_Instructions_
**a)** In the story summary, explain why the scroll in Mimi's office is likened to a classical frieze.
**b)** Write out the stretch of the story summary from "Mimi’s career takes" through "of her father.", word for word.
**c)** According to the story summary, where does Mimi move as her career takes off?

Nick looks at her face aglow with purpose. He decides he wants to follow wherever she will lead. He lies awake that night, Olivia asleep in another room, his thoughts reaching in every direction and realizing that this is the first time he has had a plan in a long time. He tells her in the morning that he needs to leave the house in a month and get rid of his art, but he’s in.
Mimi’s career takes off but her heart still aches for her father. She takes up numerous sports and instruments and subjects. She has love affairs and turns thirty, then thirty-one, then thirty-two. She moves into the Portland HQ, into an office that looks out over a private wilderness of her own. The scroll goes along the walls of the office like a classical frieze. When she feels her chest grow tight, she looks at the trees outside her window and thinks of her father.
Her office is also where her colleagues gather for lunch. They often play games, but do not seem as impressed with Mimi at the trees outside her window. One day they are talking about the trees outside and something pulls her to leave the office and walk outside to the trees. The smell—a smell familiar from childhood—hits her nostrils. It is the smell of two million years. It seems to permeate her mind. She breathes in deeply, feeling an intimacy with the bark of the tree she stands in front of.

_Dataset section_
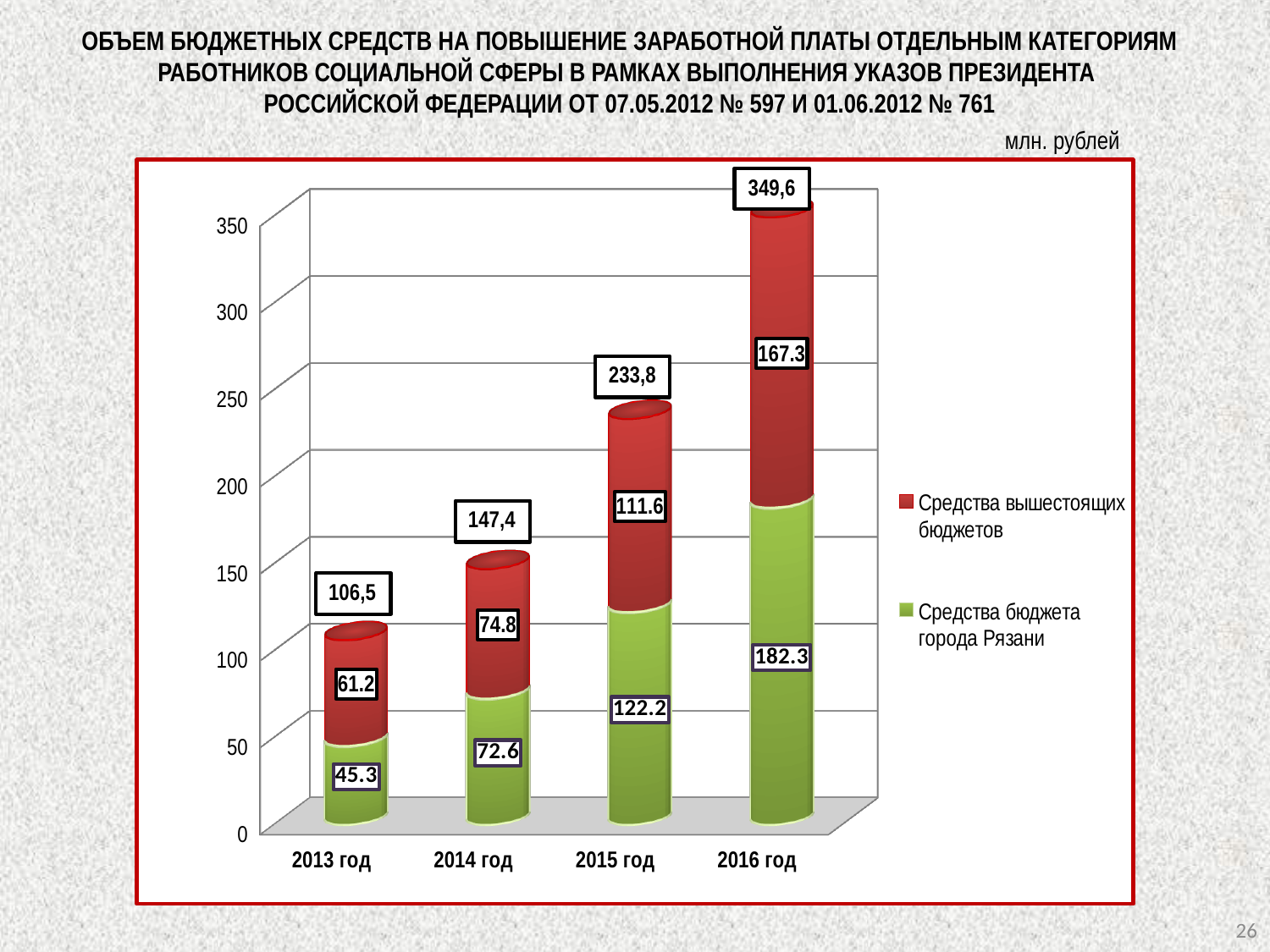
What is the value for Средства вышестоящих бюджетов in 2015 год? 111.6 How many years are shown on the x axis? 4 Which year has the highest total? 2016 год Do the total values rise or fall from 2013 год to 2016 год? Rise What kind of chart is shown? Stacked bar chart What is the value for Средства бюджета города Рязани in 2013 год? 45.3 In 2014 год, which is larger: Средства вышестоящих бюджетов or Средства бюджета города Рязани? Средства вышестоящих бюджетов What is the total of the stacked bar for 2014 год? 147,4 What is the total of the stacked bar for 2016 год? 349,6 How many series does the legend list? 2 Which year has the lowest value for Средства бюджета города Рязани? 2013 год What is the difference between Средства вышестоящих бюджетов in 2016 год and in 2015 год? 55.7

_Numbered responses_
**a)** The scroll is compared to a classical frieze because it goes along the walls of her office.

**b)**
Mimi’s career takes off but her heart still aches for her father. She takes up numerous sports and instruments and subjects. She has love affairs and turns thirty, then thirty-one, then thirty-two. She moves into the Portland HQ, into an office that looks out over a private wilderness of her own. The scroll goes along the walls of the office like a classical frieze. When she feels her chest grow tight, she looks at the trees outside her window and thinks of her father.

**c)** She moves into the Portland HQ, into an office that looks out over a private wilderness of her own.